T1. If he will make a statement on his departmental responsibilities. (17836)
I would like to point out that we recently launched the new legal ombudsman scheme on 6 October 2010. The legal ombudsman, established under the Legal Services Act 2007, will act as a one-stop shop for all complaints against legal service providers. The new scheme replaces the previous complaints-handling regime, whereby service complaints about lawyers were dealt with by their regulatory body. The legal ombudsman will preside over the new complaints system, which will be efficient, easily understandable for consumers, and clearly independent from the legal profession.
I recently received a letter from a constituent who in 2000 received a three-year custodial sentence for a non-violent crime. Despite successful rehabilitation and gainful employment, he now discovers that his conviction can never be legally spent—with a dreadful impact on the future lives of both himself and his family. Given the Lord Chancellor’s enthusiasm for rehabilitation, and also the inflation in sentencing over the past 10 years, will he commit to look again at the threshold at which convictions can be legally spent?
My hon. Friend has pointed out some of the problems with the Rehabilitation of Offenders Act 1974 as it operates in today’s climate. I can confirm that this will be covered by our review of sentencing and rehabilitation.
Will the Lord Chancellor confirm that in the forthcoming review of the Human Rights Act, its abolition has been ruled out?
The coalition agreement sets out that we will appoint a commission, which will probably happen next year. We will certainly not resile in any way from our obligations under the European convention on human rights, which the Government accept. We will also examine the prospects of improving understanding of how human rights legislation works in this country.
T3. Are my right hon. and hon. Friends aware of the devastating consequences, particularly for victims of domestic violence, of the decision taken by the Legal Services Commission to halve the number of legal aid providers? In the whole of my constituency of South Northamptonshire we have only one small firm specialising in domestic violence legal aid cases, yet it has just been told that its licence will be revoked. Can Ministers do anything to help my constituents? (17838)
It was a competitive contract, and the contracts have now been awarded. It is appropriate to note that the new legal aid contracts for family law were due to commence on 14 October, but that on 30 September the Legal Services Commission lost a judicial review brought about by the Law Society against its recent tender process. The tender was ruled unlawful and the awards quashed, meaning that the Legal Services Commission is unable to proceed with the new family contracts until a fresh process can be undertaken.

PROVIDED DATA =>
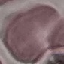
Result: no malaria parasites seen. Giemsa-stained preparation. Thin blood film. Cell patch, automatically extracted from a larger field of view and resized to 64 × 64 pixels. Acquired by smartphone through the microscope eyepiece.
State which cell type is depicted.
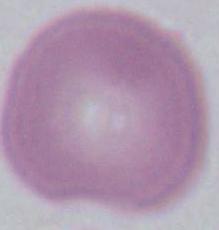
An erythrocyte.

magnification = 1000x
modality = micrograph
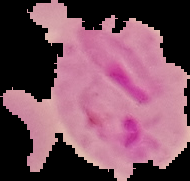

The area outside the segmented cell region is set to black. From a thin blood smear. Result: Plasmodium parasites identified. Image is 190×181 pixels.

OBJECTIVE =>
Can you pick up the Commons question session on legal services, which sits above the listing, and carry it on from its final sentence?

WRITTEN ANSWER =>
T2. What action will be taken to ensure that the arrest and prosecution of foreign nationals can be undertaken only by the Crown Prosecution Service and the Metropolitan police? (17837)
I will make careful inquiries into what steps are being taken. Obviously foreign nationals should be treated on the same basis as any other residents of this country when it comes to being dealt with via the criminal law. However, if the procedures give rise to some concern, perhaps the hon. Lady would draw the specific problem that troubles her to my attention and that of my team, and we will look into it.
T5. Given the potential closure of Northwich court in my constituency, as a result of which people will have to travel a considerable distance to reach the nearest court in Chester, what plans have the Government to encourage the use of technology to minimise the necessity for members of the public physically to attend the court for routine purposes? (17840)
I thank my hon. Friend for giving me an opportunity to discuss the merits of technology in relation to the courts. As for the court in his constituency, access is important. The Government took the view that an average travelling time of an hour or less would be acceptable.
Does the Secretary of State think that there should be a public acceptability test relating to the time that prisoners spend in purposeful activity?
I think that it would be very publicly acceptable if there were a more work-based regime in more of our prisons. I am not sure what specific tests would need to be devised, but we would need to ensure that, whenever possible, the hours spent in productive employment by prisoners reintroduced to the work habit were similar to those to which they would have to adapt if they obtained a job when they left prison, and that they would be able to produce goods, for instance, generating earnings that would help them to make a contribution to compensation for victims. However, I am not sure that each of those programmes would need to be subjected to a public acceptability test.
T6. Many millions of pounds are spent on court cases involving divorcing couples. Yesterday David Norgrove was quoted as saying that the Department was looking to a Swedish model to help to resolve divorce cases— Name her! What changes does the Secretary of State propose to make, and how much would—[Interruption.] Order. I want to hear the rest of the question. It is becoming more fascinating by the word. What does the Secretary of State intend to learn from the Swedish model, and how much money would be saved? (17841)
We have some good English models too. Family mediation can be quicker, cheaper and less stressful, and provide better outcomes, than contested court proceedings. We know that informing people about mediation helps them to understand how it can enable them to avoid long-drawn-out cases. I am pleased to report that the issue forms part of the Norgrove review, which we will follow with great interest.
I call Chris Leslie. He is not here, so I call Mr David Winnick.
How many of those who were seriously injured in the 7/7 bombings are still waiting for compensation? Presumably the Department has some responsibility in that regard. As for the claims that have been finalised, is the Secretary of State aware that there is a good deal of dissatisfaction among those who have received inadequate sums, in view of the serious injuries inflicted by the mass murderers?
Because of the system that we have inherited, the criminal injuries compensation scheme will have to be re-examined. It simply has not received adequate funds in each year’s budget to keep up with the level of claims. We will have to establish how we can produce a system that works more efficiently, is affordable, and does not depend entirely on huge delays before payments are made because no one has been allocated any money to settle all the outstanding claims.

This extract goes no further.